Anecdotal evidence supports the view that some Entry Point Projects (EPPs) are far from transformative. For example, industry sources tell us that the LFoundry EPP planned to relocate old equipment from its plant in Germany to produce 200mm wafers in Malaysia. State-of-the-art wafer fabs such as in Singapore are already producing more technologically advanced 300mm wafers.
The ETP will not transform the lives of ordinary Malaysians
The very low capital investment per employee is one important indicator of the fatal flaw of the ETP - that it will not transform the lives of the vast majority of Malaysians.
Notice that Pemandu’s communiqués focus on investment numbers and projects. There is hardly any mention of the soft infrastructure necessary to take us to sustainable high-income status. For example, what skills and job-types will be required in the 3.3 million jobs that the ETP promises to create? Accountants? Lawyers? Electrical engineers? Chemical engineers? Tour guides? Plumbers? Plantation workers? Doctors? Nurses? Technicians? Farmers?
Information on the types of jobs that the ETP will create is crucial to other divisions of the government as well as ordinary Malaysians.
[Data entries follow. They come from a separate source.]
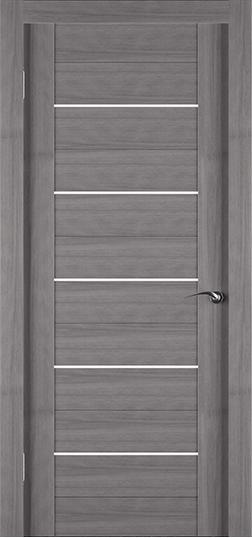 Экошпонированная дверь Eco грей - Задор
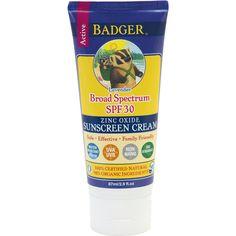 All-Natural Sunscreen Cream - SPF30 Lavender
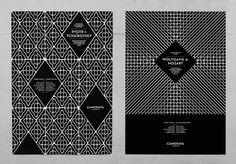 Camerata : DEMIAN CONRAD DESIGN #identity #design #graphic #branding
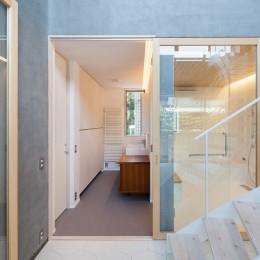 吉祥寺の住宅 (洗面、浴室)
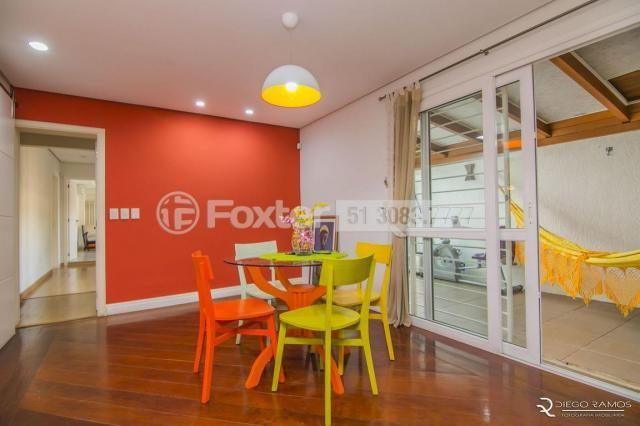 Casa à venda com 4 dormitórios em Tristeza, Porto alegre cod:158370 - Foto 7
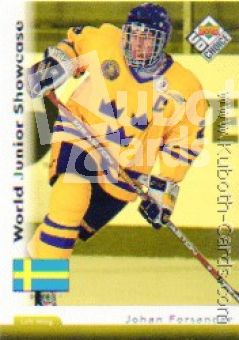 SHL 1998-99 Swedish UD Choice - No 218 - Johan Forsander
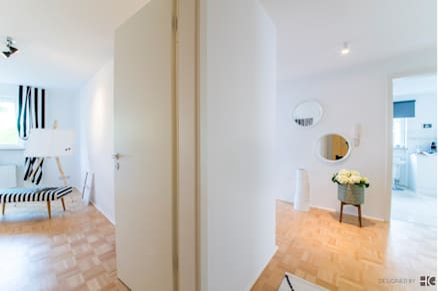 Räumeinblicke vom Flur aus:  Flur & Diele von Münchner home staging Agentur GESCHKA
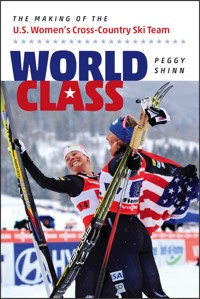 The book about the Making of the US Women's Cross Country Ski Team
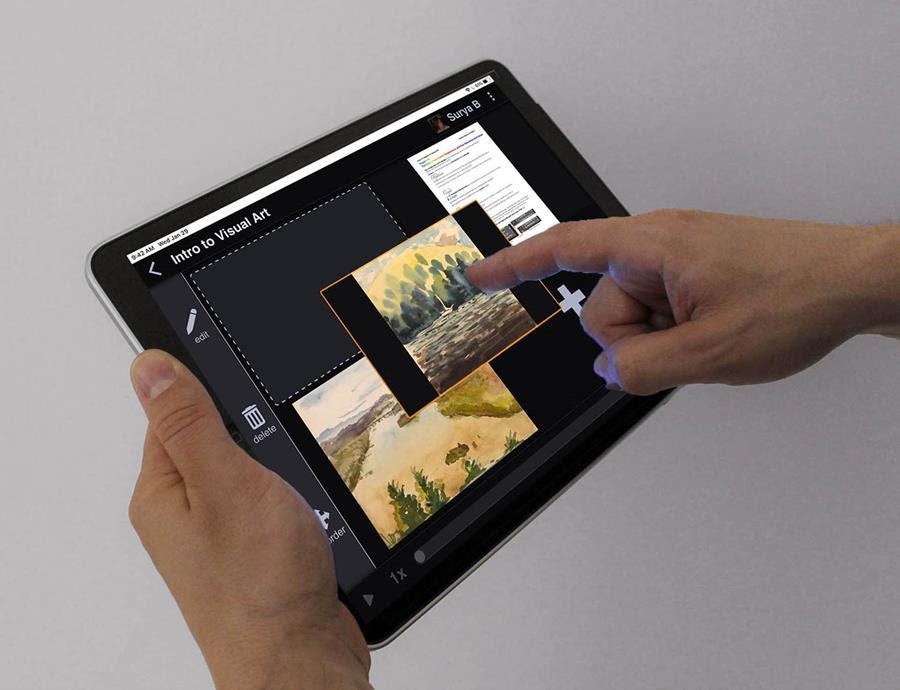 VoiceThread on an tablet computer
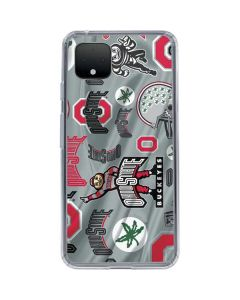 Ohio State Pattern Google Pixel 4 Clear Case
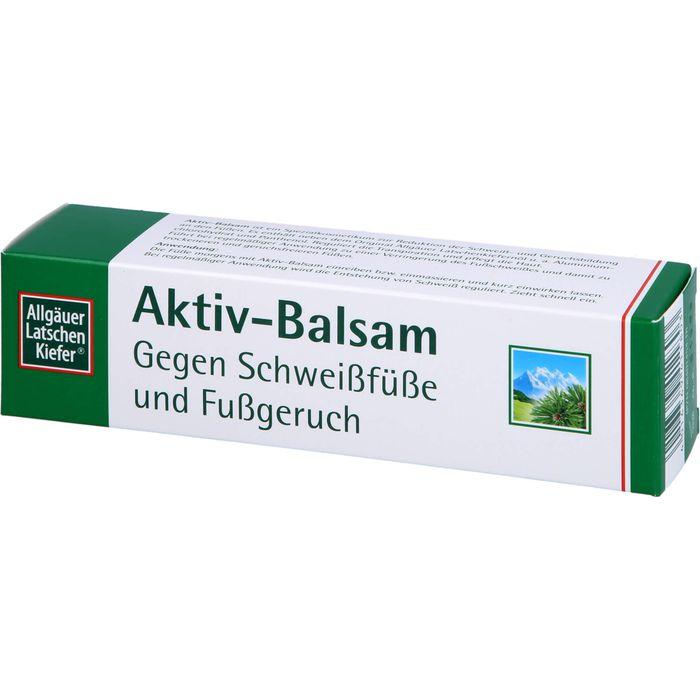 ALLGÄUER LATSCHENK. Aktiv Balsam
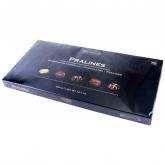 Շոկոլադե կոնֆետներ «Excelcium Pralines» սև 400գ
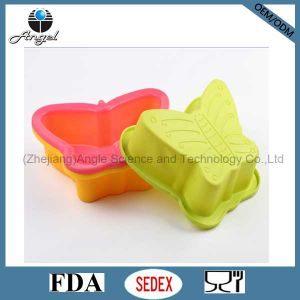 Big Size Butterfly Silicone Cake Baking Pan Silicone Muffin Pan Sc10 pictures & photos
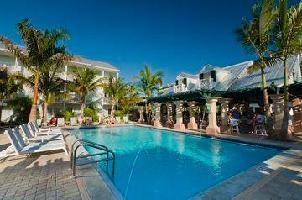 Hotel Southernmost Beach Resort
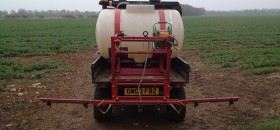 GPS Fertiliser Spreading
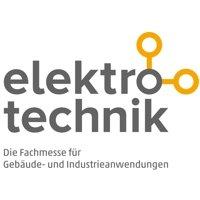 elektrotechnik Dortmund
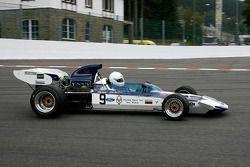 #9 Judy Lyons Surtees TS9, 1971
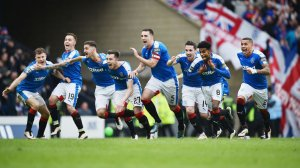 rangers-celtic-penalty-penalties-shoot-out-celebrate-scottish-cup_3450627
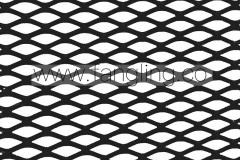 10-20mm铝网扩张网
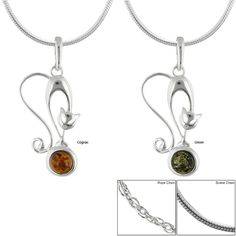 Pretty Cat Amber & Sterling Necklace at The Animal Rescue Site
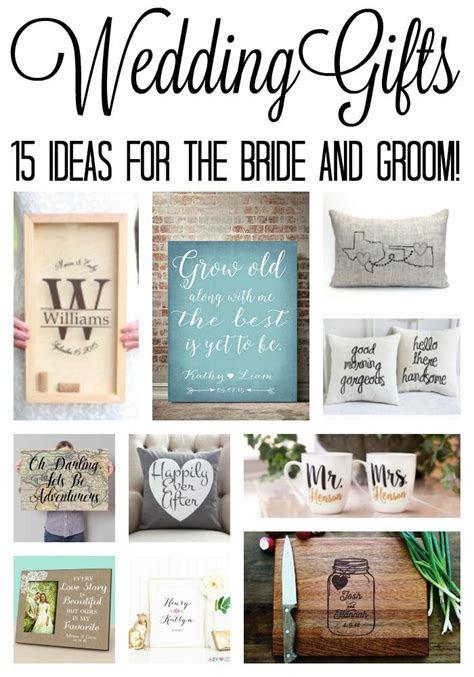 Wedding Gift Ideas   DIY & Craft Inspiration   Homemade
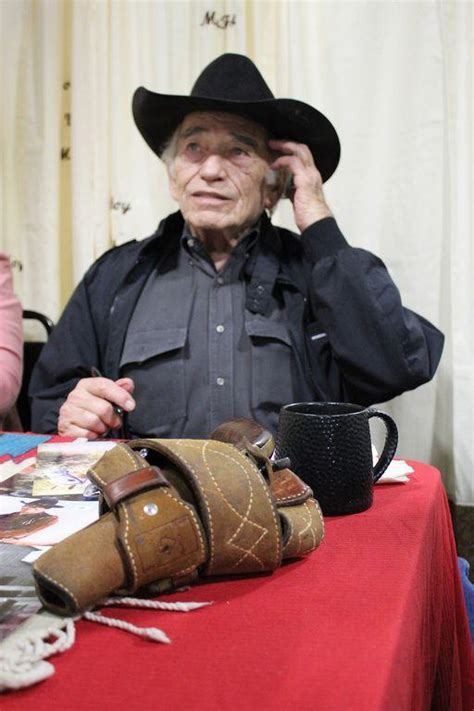 'The Virginian' cast members ride into Ardmore - News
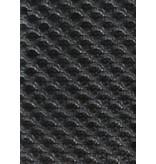 3D Airmesh Darkgrey Anthracite 4mm / 1,00m length x 1,60m width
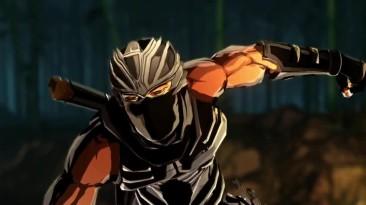 "Yaiba Ninja Gaiden Z ""Релизный трейлер"""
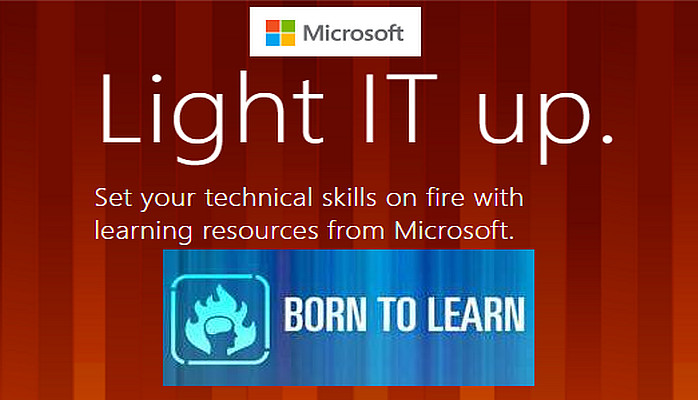 Microsoft MCP Backpack Learning Resources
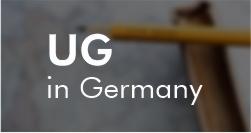 UG in Germany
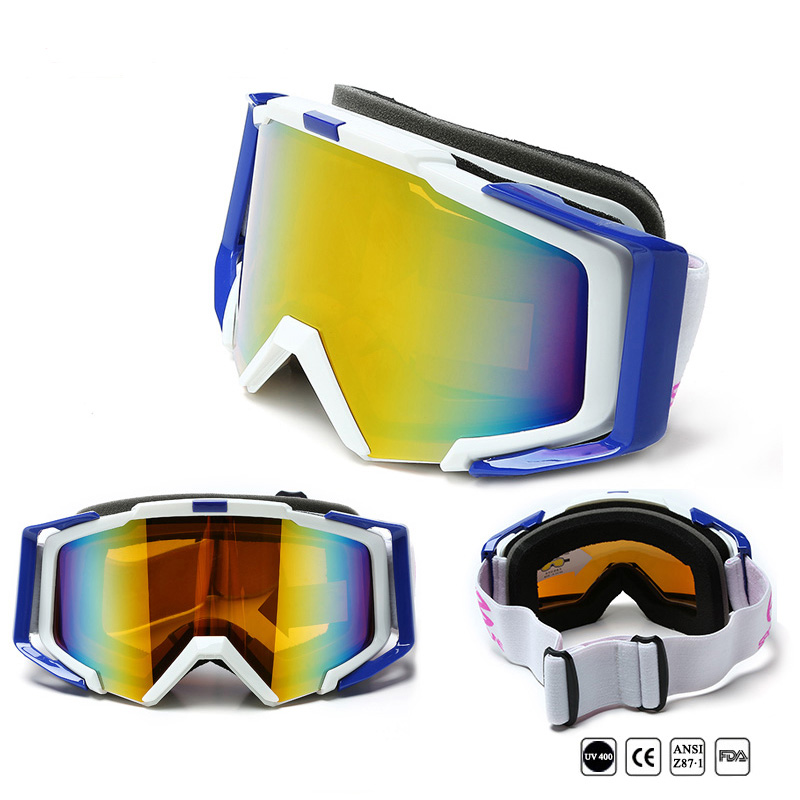 2018-Special-Offer-Rushed-Motocross-Goggles-Ski-Glasses-Sposune-100-Uv-Winter-Sport-Goggles-Face-Mask (1)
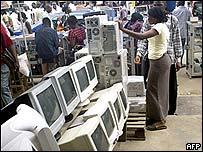 Computer market in Lagos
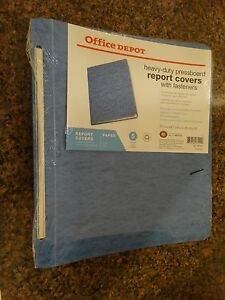 Lot 20 Office Depot Pressboard Report Covers With Metal Prongs New Letter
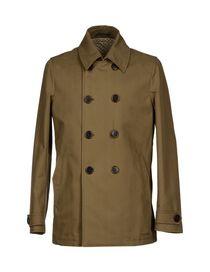 MM by MARIOMATTEO - Full-length jacket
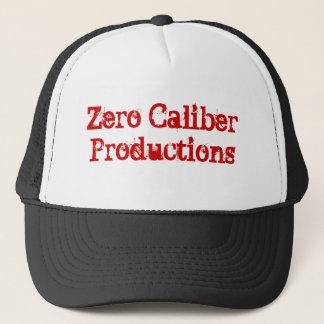Gorra De Camionero Producciones cero del calibre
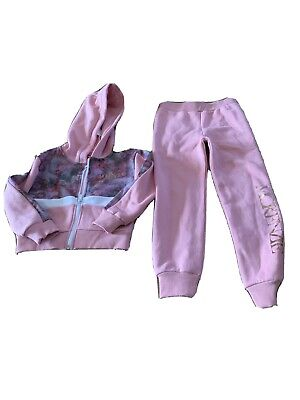 Mckenzie Girls Pink Tracksuit 6-7 Years Months Brand New
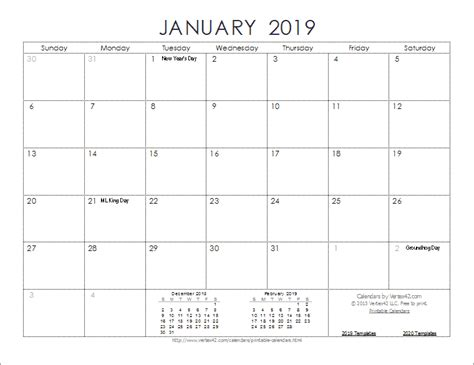 2019 Calendar Templates And Images 2019 Calendar Template Word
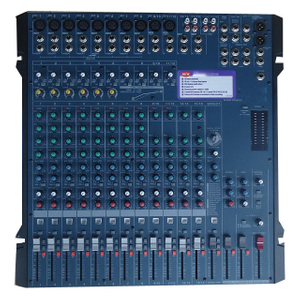 MG166FX/CX/CX-USD Professional Power Mixer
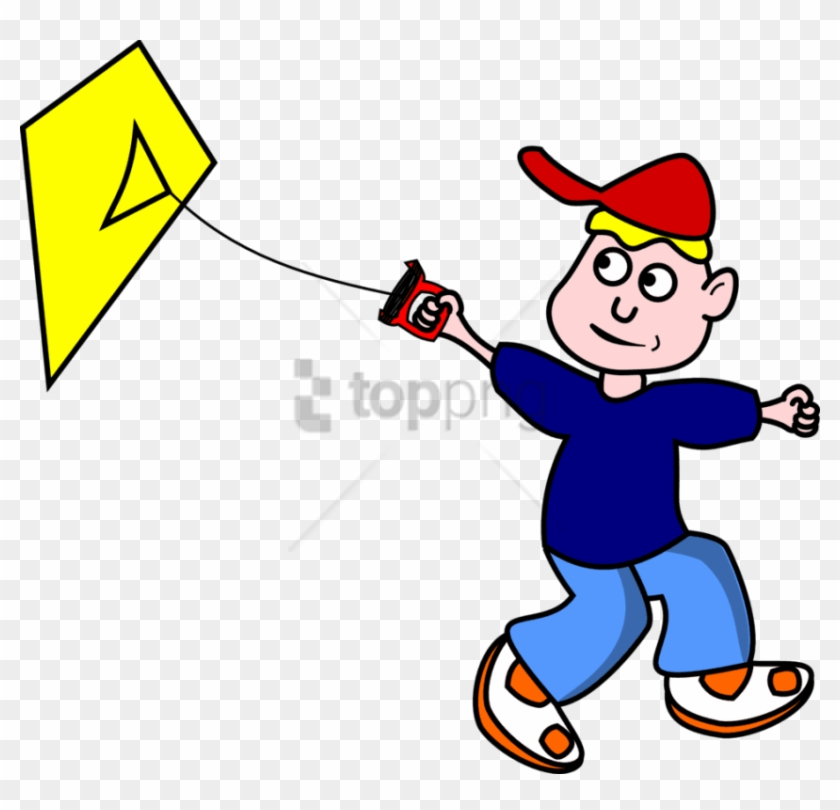 Free Png Two Boy Friends Cartoon Flying A Kite Png Animated Fly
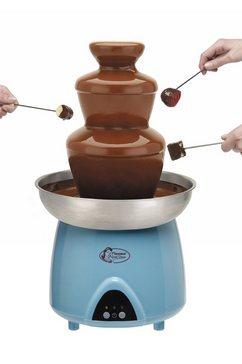 Chocoladefontein DUE4007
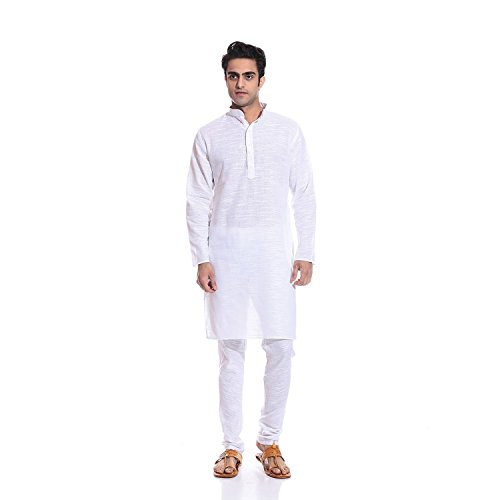 Bengali Wedding Costumes (Men's White 100% Pure Cotton Luxury Yoga Costume)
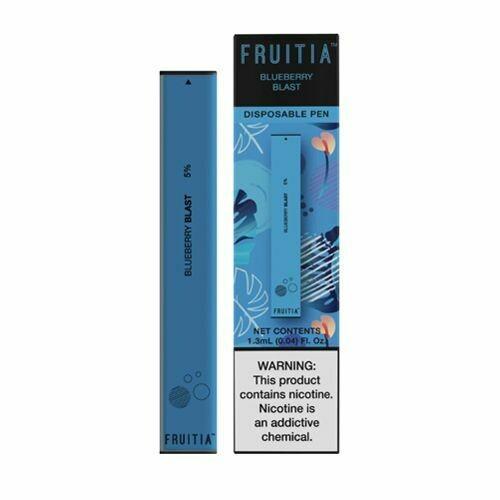 Fruitia Disposable Blueberry Blast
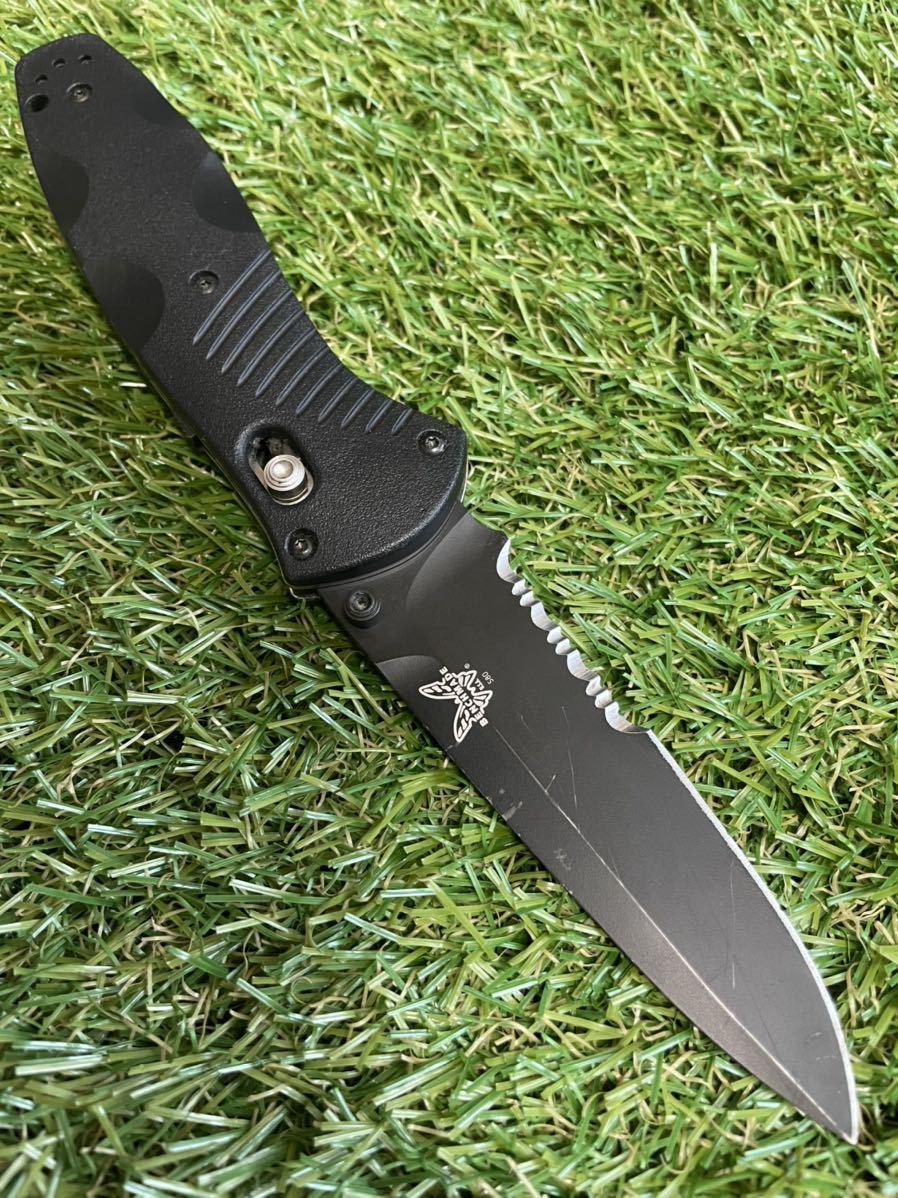 BENCHMADE 580bk ベンチメイド フォールディングナイフ 折りたたみナイフ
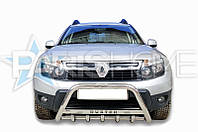 Кенгурятник с логотипом Renault Duster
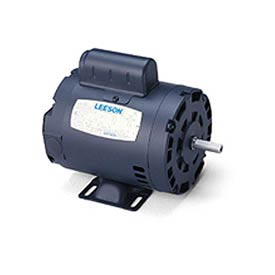 Leeson Motors-1/4HP, 115/208-230V, 1725RPM, DP, Rigid Mount, 1.35 SF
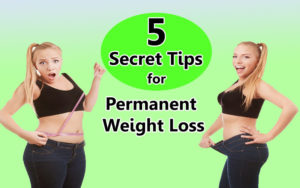 Fast Weight Diet, the Secret to Permanent Weight Loss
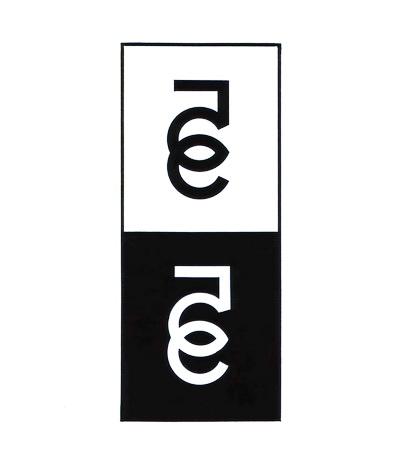 Нарисовать логотип для группы компаний  фото f_2445cdc4924e5f3c.jpg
For example, surely the Ministry of Education and Ministry of Labour would need to tailor their education and human resource policies to dovetail with the ETP. Malaysian youths and adults planning their own education and careers will also find such information very useful.
Pemandu’s silence on this matter could be because most of the jobs that the ETP promises to create are low-skilled. That the ETP consists of EPPs that are generally not transformative is not surprising as:
Many of these EPPs are ‘recycled’ projects using past or existing business models which are far from being game changers;
These projects were selected in a lab environment where truly innovative ideas are unable to flourish.
Instead of being transformative, the ETP is, at best, just a very slick repackaging of old ideas. These ‘recycled’ projects cannot be expected to result in transformative change or high-income jobs.
What should Pemandu do?
Pemandu has shifted goal posts, set low targets and misrepresented data in order to present a rosy picture of how well the economy is doing. This is a disservice to all Malaysians, especially to the poorest and least educated who have been deluded into believing the government can drive the economy.